1992’de 25 Şubat’ı 26’ya bağlayan gece bütün dünyanın gözü önünde Hocalı da büyük bir kıyım, katliam ve soykırım gerçekleştirildi. İnsan Hakları İzleme Örgütü’nün Yukarı Karabağ’ın işgalinden sonra gerçekleştirilen en büyük sivil katliamı olarak adlandırdığı bu kıyımda ki vahşet ile ilgili hatıralar ve görüntüler insanın kanını donduran cinsten. İnsanların gözlerini oyup, etlerini parçalayarak vahşeti gerçekleştiren Ermeniler, hamile kadınların karnında ki çocuklara saldırıp cenazelerin kimi organlarını kesecek kadar insanlık dışı bir katliamı gerçekleştirmekten geri durmamışlardır.  

     Yukarı Karabağ’ın bölgede çok uzun yıllardır bir sorun olarak kaldığını söyleyebiliriz.

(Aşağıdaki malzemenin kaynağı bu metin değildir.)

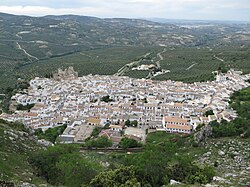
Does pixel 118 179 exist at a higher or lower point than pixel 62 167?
lower

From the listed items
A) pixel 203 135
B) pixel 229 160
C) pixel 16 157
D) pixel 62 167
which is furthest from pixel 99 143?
pixel 62 167

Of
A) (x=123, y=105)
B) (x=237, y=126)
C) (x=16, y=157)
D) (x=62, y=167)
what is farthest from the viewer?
(x=123, y=105)

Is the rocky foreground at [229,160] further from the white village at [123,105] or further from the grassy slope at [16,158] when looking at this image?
the grassy slope at [16,158]

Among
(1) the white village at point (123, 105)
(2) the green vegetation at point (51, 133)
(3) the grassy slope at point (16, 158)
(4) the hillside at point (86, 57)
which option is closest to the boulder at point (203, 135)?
(1) the white village at point (123, 105)

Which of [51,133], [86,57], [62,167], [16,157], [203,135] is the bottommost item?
[86,57]

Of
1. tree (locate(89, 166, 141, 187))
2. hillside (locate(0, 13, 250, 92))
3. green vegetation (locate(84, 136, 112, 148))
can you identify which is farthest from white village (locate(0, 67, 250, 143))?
tree (locate(89, 166, 141, 187))

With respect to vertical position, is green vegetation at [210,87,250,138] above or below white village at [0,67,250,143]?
above

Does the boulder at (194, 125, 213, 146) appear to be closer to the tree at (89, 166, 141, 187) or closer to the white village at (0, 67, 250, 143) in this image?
the white village at (0, 67, 250, 143)

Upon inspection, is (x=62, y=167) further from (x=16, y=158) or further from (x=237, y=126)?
(x=237, y=126)

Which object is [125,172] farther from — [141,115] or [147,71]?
[147,71]
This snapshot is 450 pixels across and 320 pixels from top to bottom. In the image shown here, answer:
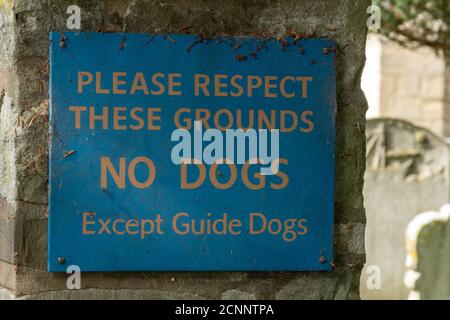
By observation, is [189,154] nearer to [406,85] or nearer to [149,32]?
[149,32]

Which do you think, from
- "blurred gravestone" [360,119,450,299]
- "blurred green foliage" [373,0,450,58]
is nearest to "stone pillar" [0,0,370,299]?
"blurred green foliage" [373,0,450,58]

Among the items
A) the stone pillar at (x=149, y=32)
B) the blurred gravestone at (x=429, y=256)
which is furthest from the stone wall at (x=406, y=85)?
the stone pillar at (x=149, y=32)

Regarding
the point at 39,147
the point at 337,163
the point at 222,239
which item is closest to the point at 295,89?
the point at 337,163

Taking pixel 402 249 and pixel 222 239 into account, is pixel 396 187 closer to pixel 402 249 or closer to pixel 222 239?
pixel 402 249

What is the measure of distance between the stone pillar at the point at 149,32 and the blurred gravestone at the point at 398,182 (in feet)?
14.0

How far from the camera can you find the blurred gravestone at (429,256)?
5927mm

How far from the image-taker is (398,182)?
7281 mm

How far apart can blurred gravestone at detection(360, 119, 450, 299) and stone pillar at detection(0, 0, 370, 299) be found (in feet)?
14.0

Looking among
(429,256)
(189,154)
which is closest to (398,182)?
(429,256)

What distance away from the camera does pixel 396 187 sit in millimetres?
7281

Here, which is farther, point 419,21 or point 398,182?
point 398,182

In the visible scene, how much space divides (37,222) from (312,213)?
2.72 feet

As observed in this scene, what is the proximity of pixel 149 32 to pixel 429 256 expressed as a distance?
144 inches

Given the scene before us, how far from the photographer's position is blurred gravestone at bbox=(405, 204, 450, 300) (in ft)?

Yukarı Karabağ’da Azerilerin ve Ermenilerin hak iddiaları kapsamında dönem dönem gerginlikler çıktığını görmekteyiz. Yukarı Karabağ sorunu tarihi Karabağ toprakları içinde yer alan bölgede ortaya çıkmıştır. Kaynağı itibariyle oldukça geriye giden bu sorun, on dokuzuncu yüzyılda belirginleşmiştir. 1905 yılında taraflar arasında başlayan çatışmalar önce Çarlık Rusya’sı, ardından da Ermenilerin Nisan 1920’de başlattığı isyan üzerine Kızıl Ordu tarafından bastırılmıştır.  Bölgenin stratejik öneminden dolayı bölgeyi doğrudan kendine bağlamayı düşünen Sovyet yönetimi, daha sonra bu kararından vazgeçmiş ve 5 Temmuz 1921’de Yukarı Karabağ’ın Azerbaycan Sovyet Sosyalist Cumhuriyeti sınırları içinde özerk bir bölge haline getirilmesi kararını almıştır. Bu karardan memnun olmayan Ermeniler, itiraz edip kararın değiştirilmesi yönünde taleplerde bulunmuş olsalar da Yukarı Karabağ’ın statüsü aynı kalmıştır. 1980’li yıllara kadar bu konu halının altına süpürülen konular arasında bulunmuş ve o yıllarda tekrar alevlenene kadar sön(dürül)müştür.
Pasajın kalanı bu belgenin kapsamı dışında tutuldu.